» **Your goal**:
Locate every line in the entries below that contains the string "JSON", treating uppercase and lowercase as different, and copy each of those lines.

[start]

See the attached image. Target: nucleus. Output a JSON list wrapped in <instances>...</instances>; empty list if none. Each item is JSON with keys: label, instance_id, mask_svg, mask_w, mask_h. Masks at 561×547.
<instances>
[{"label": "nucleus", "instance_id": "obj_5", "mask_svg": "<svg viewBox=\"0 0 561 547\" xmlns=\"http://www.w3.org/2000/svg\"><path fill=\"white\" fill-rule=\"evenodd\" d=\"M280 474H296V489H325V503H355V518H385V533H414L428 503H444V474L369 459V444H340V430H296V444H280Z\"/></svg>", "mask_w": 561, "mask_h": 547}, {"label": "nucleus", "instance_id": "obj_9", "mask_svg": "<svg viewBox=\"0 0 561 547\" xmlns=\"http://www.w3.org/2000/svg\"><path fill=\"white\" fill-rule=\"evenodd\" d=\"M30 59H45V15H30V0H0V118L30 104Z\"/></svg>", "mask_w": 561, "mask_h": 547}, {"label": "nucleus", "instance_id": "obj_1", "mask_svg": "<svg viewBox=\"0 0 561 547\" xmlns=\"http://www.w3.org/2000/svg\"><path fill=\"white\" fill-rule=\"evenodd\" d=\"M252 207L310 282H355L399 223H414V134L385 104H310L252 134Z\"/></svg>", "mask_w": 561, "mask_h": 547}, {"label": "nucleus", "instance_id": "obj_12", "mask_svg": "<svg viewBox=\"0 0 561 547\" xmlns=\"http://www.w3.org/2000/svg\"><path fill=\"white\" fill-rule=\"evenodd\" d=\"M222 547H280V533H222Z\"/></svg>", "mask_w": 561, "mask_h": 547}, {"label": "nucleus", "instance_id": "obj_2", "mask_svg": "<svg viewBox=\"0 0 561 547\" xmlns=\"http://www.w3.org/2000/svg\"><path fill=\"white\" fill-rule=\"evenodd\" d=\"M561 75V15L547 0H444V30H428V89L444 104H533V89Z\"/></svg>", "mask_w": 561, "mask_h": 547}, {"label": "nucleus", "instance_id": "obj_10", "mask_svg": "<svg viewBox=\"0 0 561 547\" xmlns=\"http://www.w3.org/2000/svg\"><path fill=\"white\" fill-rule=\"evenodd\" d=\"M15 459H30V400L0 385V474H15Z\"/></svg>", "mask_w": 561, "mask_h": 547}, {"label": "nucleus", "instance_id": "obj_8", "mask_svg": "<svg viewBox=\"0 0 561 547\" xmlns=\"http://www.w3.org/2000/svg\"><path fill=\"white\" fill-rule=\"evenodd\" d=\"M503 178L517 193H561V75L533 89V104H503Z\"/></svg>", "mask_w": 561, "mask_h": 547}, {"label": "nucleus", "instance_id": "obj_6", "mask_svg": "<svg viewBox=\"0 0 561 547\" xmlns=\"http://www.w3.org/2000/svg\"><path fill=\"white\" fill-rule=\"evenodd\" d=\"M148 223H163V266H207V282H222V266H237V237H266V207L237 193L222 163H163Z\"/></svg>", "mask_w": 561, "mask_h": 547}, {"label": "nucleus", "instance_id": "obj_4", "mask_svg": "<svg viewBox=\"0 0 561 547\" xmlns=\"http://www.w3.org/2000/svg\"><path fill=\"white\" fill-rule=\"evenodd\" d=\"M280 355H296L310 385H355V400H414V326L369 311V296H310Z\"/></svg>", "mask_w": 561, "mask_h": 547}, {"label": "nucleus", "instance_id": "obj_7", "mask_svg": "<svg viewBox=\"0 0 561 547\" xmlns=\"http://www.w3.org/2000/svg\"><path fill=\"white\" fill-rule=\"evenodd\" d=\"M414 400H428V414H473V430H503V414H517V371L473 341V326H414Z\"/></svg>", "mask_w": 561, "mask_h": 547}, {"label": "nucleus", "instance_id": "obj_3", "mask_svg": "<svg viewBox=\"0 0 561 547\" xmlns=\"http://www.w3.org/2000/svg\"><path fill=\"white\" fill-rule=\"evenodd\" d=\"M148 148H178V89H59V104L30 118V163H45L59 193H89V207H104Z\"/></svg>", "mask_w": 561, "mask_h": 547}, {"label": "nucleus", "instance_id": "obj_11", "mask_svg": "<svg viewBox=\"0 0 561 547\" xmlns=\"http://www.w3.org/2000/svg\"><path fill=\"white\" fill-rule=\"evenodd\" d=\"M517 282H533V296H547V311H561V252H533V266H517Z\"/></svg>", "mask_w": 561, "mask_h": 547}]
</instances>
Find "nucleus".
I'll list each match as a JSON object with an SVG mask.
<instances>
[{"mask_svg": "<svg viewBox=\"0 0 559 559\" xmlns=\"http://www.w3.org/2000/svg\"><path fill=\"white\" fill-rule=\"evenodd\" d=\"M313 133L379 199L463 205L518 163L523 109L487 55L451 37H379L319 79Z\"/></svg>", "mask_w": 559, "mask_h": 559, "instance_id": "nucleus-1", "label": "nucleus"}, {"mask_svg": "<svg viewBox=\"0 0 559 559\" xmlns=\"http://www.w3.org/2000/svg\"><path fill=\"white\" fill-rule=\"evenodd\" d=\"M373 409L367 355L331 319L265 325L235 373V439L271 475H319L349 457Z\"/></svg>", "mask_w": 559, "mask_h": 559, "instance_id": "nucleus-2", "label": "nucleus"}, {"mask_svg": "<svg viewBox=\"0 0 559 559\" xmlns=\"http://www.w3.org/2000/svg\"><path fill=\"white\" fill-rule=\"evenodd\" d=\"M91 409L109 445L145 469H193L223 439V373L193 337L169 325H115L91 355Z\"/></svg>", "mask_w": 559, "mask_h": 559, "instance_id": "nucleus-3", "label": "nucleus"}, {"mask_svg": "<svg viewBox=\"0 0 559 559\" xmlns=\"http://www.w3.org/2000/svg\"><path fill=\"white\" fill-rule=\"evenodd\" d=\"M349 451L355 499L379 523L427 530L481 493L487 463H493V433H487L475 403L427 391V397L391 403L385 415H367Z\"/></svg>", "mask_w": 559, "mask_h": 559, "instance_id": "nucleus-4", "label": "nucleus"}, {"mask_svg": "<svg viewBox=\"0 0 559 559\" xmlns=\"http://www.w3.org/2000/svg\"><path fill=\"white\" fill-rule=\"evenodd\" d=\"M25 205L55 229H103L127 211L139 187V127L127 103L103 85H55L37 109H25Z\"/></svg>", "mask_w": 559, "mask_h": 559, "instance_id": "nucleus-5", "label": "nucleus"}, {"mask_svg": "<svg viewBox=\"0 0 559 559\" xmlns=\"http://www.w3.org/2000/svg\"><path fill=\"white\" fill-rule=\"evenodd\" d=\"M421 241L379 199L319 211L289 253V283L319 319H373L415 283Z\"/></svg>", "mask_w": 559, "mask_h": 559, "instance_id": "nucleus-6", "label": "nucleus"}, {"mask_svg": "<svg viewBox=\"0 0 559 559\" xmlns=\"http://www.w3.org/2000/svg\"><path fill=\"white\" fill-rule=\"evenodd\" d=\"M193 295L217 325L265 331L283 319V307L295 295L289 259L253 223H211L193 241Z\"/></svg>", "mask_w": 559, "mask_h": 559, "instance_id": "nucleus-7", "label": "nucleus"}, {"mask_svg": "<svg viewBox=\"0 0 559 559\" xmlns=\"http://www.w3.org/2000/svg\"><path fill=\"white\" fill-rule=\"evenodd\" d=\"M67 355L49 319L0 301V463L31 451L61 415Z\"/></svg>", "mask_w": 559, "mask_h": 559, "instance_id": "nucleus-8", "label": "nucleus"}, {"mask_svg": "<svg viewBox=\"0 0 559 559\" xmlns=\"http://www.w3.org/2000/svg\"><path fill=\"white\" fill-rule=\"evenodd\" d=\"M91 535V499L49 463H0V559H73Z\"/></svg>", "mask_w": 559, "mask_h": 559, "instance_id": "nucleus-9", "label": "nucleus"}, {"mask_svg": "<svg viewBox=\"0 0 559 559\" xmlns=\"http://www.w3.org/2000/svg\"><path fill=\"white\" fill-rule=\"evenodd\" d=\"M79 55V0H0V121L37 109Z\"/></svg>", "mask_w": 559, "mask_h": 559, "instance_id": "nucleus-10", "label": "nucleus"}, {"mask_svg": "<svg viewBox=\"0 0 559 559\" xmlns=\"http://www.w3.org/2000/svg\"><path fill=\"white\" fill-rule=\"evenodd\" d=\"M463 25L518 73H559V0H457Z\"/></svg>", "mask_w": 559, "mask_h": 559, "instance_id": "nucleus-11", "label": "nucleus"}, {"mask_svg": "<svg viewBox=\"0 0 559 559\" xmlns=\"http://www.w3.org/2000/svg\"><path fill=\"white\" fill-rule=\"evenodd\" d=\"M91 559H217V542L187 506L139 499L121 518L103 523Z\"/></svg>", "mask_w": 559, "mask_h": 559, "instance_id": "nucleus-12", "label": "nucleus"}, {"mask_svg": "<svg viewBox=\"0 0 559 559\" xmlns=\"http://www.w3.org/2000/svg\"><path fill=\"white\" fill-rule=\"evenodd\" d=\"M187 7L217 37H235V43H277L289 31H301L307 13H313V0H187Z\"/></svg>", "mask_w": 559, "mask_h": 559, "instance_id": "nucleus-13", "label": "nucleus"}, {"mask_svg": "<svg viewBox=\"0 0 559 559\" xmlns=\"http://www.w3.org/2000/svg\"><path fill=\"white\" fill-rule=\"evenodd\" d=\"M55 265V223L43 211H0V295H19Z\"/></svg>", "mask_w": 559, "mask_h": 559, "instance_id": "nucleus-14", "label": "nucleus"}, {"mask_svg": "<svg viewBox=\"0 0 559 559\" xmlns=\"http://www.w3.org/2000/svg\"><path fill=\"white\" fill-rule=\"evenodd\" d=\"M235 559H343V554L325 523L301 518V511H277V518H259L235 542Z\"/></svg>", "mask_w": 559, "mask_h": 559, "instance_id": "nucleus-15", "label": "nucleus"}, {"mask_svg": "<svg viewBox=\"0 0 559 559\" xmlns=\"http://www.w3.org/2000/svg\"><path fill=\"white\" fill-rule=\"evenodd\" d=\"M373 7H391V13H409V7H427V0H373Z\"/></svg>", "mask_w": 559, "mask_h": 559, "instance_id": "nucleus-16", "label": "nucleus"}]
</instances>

[end]

» **Worked solution**:
See the attached image. Target: nucleus. Output a JSON list wrapped in <instances>...</instances>; empty list if none. Each item is JSON with keys: label, instance_id, mask_svg, mask_w, mask_h. Masks at 561×547.
I'll list each match as a JSON object with an SVG mask.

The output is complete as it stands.